Compared to younger adults, older people have higher rates of complications from surgery. But many problems can be avoided by intervening with assessments and risk-reduction strategies before, during and after procedures.

The effort — a program developed at Duke Health called Perioperative Optimization of Senior Health, or POSH – was established in June 2011 by co-directors Sandhya Lagoo-Deenadayalan, M.D., Ph.D., a general surgeon, and Mitchell Heflin, M.D., a geriatrician, with support from the Departments of Surgery and Medicine.

It includes a coordinated approach by surgery, geriatrics and anesthesiology to help older patients make an informed decision about proceeding with and preparing for elective surgeries in order to have the best possible outcomes.

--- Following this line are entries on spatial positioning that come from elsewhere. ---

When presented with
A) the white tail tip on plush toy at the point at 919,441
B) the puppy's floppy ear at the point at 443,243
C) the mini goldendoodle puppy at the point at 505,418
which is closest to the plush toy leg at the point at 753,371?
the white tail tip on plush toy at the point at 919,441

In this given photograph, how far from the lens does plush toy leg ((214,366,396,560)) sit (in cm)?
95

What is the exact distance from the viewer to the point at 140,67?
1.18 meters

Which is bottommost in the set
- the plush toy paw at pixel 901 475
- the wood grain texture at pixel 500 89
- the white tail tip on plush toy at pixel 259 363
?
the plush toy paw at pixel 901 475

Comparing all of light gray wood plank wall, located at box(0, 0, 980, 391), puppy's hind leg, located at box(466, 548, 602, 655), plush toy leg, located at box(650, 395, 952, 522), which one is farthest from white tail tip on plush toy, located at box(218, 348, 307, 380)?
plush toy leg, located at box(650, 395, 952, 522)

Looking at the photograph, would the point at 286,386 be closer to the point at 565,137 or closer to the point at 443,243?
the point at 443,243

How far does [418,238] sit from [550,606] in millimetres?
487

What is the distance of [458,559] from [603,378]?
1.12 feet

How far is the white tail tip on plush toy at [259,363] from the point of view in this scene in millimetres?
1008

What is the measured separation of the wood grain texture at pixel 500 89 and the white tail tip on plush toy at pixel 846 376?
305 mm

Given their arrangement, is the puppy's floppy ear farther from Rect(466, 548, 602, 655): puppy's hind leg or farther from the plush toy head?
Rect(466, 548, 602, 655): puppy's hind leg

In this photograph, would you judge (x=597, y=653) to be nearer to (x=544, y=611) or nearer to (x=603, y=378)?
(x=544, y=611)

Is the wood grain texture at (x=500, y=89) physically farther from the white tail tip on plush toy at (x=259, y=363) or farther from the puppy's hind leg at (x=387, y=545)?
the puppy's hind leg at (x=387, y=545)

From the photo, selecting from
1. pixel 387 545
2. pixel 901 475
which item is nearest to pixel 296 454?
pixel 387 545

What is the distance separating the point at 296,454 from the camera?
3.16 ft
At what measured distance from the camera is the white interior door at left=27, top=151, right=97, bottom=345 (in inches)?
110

Published Jan. 3 in JAMA Surgery, the researchers report that redesigning care resulted in shorter hospitals stays, lower readmission rates and a greater likelihood that patients would be discharged directly home without a nursing home stay or need for home health care. Patients in the POSH program also had overall fewer complications during their hospitalization.

“Our study shows that older adults do better when we proactively identify individual risks — particularly those associated with aging — and implement optimization strategies across a longer preoperative and postoperative timeframe,” said lead author and geriatrics specialist Shelley McDonald, D.O., Ph.D., assistant professor of medicine at Duke. “This is a growing need as the population ages, and these results demonstrate that by preparing patients and their caregivers for surgery we can improve outcomes for older people undergoing elective surgery.”

The Duke team focused on older patients planning to undergo elective abdominal surgeries. The patients were at least 65 years old, with one or more health factors that put them at higher risk of complications from surgery, including cognitive impairment, recent weight loss, chronic diseases, multiple medication needs, mobility difficulties and frailty.

From 2011-2015, the researchers evaluated a subset of patients enrolled in the POSH program, and compared their outcomes to those who underwent similar surgeries but did not have the intervention. The POSH patients tended to be older and had a higher number of chronic health conditions.

Following evaluation by surgeons, patients were referred to the POSH clinic where they were seen jointly by a multidisciplinary team, including geriatricians and anesthesia nurse practitioners. The team conducted a comprehensive risk assessment, then developed risk-mitigation strategies for patients and families to work on ahead of the surgery. Following surgery, the geriatrics team assisted the surgeons with post-operative management, focusing particularly on preventing complications and preparing for the transition from hospital to home.

Patients enrolled in the POSH program had shorter hospital stays by an average of two days. They also had lower readmission rates, with 2.8 percent of POSH patients readmitted within seven days of discharges, and 7.8 percent within 30 days of discharge. This compared to 9.9 percent of standard-care patients being readmitted at seven days, and 18.3 percent at 30 days.

Despite a having a lower overall complication rate, POSH patients were diagnosed more often with delirium. This might have been related to more rigorous surveillance for this condition by the geriatrics team. Regardless, a higher percentage of POSH surgery patients with delirium returned home upon discharge after surgery (62 percent) when compared to standard care patients (51 percent).

“Developing an interdisciplinary approach to treating older people undergoing surgery is an important step toward improving surgical outcomes, and what we learn from our collaboration will inform which elements of team-based care have the greatest impact so this can be more widely scaled to all health care settings,” McDonald said.